Related Topics: #DeepMind #AI agent #SIMA 1 #SIMA 2 #MineDojo #ASKA #Minecraft #natural interaction

Can an AI really wander through a game without any human nudges? SIMA 2 tries to do just that, roaming unknown 3D worlds and making up its own plans as it goes. It runs on DeepMind’s Gemini integration, so unlike SIMA 1 it isn’t stuck with voice-command shortcuts - it actually reasons about what needs doing and picks actions on its own.

The system even attempts to talk back, spelling out what it’s thinking and handling follow-up questions, though the explanations sometimes miss the mark. DeepMind says the agent can carry what it learns over to other games, but the proof of that kind of generalisation is still fuzzy. Compared with the first version, the feel shifts from issuing commands to a sort of back-and-forth conversation, which the team highlighted.

We still don’t have hard numbers showing how well it improves without any human help. Its similarity to Nvidia’s Voyage hints at a wider move in the field, yet it’s unclear whether SIMA 2’s reasoning will hold up across a broad set of virtual settings. In short, the demo shows clear steps forward, but the limits are front-and-center.

Common Questions Answered

How does SIMA 2’s ability to explain its intentions differ from SIMA 1?

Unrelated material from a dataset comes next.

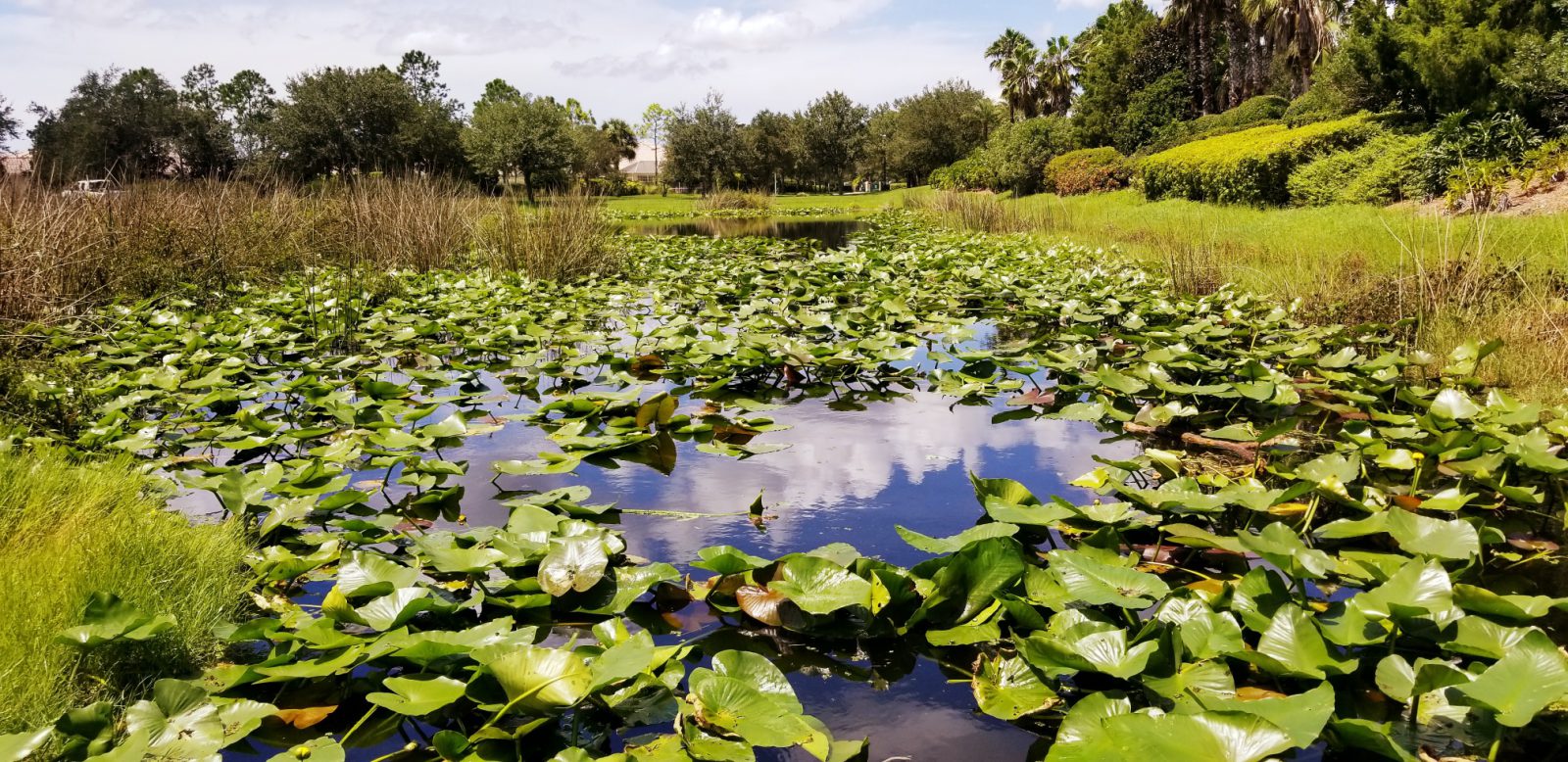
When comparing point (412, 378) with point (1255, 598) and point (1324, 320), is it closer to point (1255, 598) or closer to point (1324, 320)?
point (1255, 598)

SIMA 2 can narrate its goals, describe intermediate steps, and answer follow‑up questions, whereas SIMA 1 was limited to simple voice commands. Although its explanations are not flawless, they are considerably more detailed and cooperative than those of SIMA 1.

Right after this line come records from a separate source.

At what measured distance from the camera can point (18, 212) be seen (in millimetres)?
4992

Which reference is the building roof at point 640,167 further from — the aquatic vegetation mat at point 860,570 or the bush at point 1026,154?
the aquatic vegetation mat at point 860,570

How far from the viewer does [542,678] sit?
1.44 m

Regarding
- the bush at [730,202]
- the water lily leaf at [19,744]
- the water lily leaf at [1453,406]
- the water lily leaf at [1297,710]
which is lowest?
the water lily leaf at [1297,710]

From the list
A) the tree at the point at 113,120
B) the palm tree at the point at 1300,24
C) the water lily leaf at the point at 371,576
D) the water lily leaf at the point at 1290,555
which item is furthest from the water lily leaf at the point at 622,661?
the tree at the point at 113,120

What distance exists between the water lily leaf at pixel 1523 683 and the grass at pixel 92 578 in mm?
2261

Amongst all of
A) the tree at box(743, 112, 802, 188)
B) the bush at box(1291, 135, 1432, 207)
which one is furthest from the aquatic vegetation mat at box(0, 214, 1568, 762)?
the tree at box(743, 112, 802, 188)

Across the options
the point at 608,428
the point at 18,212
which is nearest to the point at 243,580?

What role does DeepMind’s Gemini integration play in SIMA 2’s performance?

The Gemini integration provides the underlying reasoning engine that lets SIMA 2 plan autonomously and verbalize its intent. This architecture moves the agent beyond the command‑only interface of SIMA 1, enabling richer interaction and self‑directed exploration.

In what way was SIMA 2 tested on unfamiliar games, and what environment was used?

Researchers evaluated SIMA 2 by placing it in games it had never seen before, using a Minecraft‑based environment as a benchmark. The agent had to navigate the 3D world, formulate its own plans, and explain its actions without any human hints.

Can SIMA 2 transfer knowledge learned in one game to other new games?

Yes, the article notes that SIMA 2 demonstrates a capacity to transfer what it learns to new games, suggesting generalization beyond a single title. This ability is a key advantage over earlier agents that relied on pre‑programmed rules for each specific game.